Greater need for surgery found among patients with Charcot neuroarthropathy and ulcers
TORONTO — Researchers found a significant increase in the need for surgery, complications of surgery and the risk of lower extremity amputation among patients with Charcot neuroarthropathy who developed an ulcer, according to results presented here.
“We had an overall limb salvage of 78.5% but, in looking at those patients we only deemed constructible, [this] increased to 87.5%,” Nicholas Vaudreuil, MD, said in his presentation. “We did have a high mortality rate of 13.9% and most of these were the surgical patients; but for us, these were the more severe disease prostheses as marked by the lower hemoglobin in preop.”
Vaudreuil and colleagues identified 280 diabetic patients with Charcot neuroarthropathy. According to the study abstract, slightly more than half of patients had a foot ulcer.

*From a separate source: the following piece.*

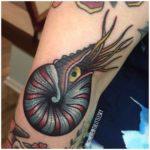 Nautilus Shell Tattoo on Arm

Of the 280 total patients, 205 patients underwent surgery and 75 patients had nonoperative treatment.
Results showed the surgical group had a significantly higher increase in ulceration, and patients were more likely to undergo surgery if they had Charcot changes in the ankle.

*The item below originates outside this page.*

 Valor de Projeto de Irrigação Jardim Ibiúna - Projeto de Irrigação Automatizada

“There is a trend toward significance for mortality with an increase in [the] surgical group, but it did not reach significance,” Vaudreuil said.
Researchers categorized patients in the surgical group into either a reconstructive group or ankle infection group. Vaudreuil noted 87.5% of patients who underwent reconstruction had their limb salvaged vs. 48.9% of patients with acute infection.
“Now this is not to say that patients in the reconstruction group did not have infection,” Vaudreuil said. “In fact, 40% of these patients had chronic underlying osteomyelitis confirmed by bone biopsy or culture.” – by Casey Tingle
Vaudreuil N, et al. Charcot neuroarthropathy in patients with diabetes: Assessment of outcomes in 256 consecutive patients. Presented at: American Orthopaedic Foot & Ankle Society Annual Meeting; July 21-23, 2016; Toronto.
Disclosure: Vaudreuil reports no relevant financial disclosures.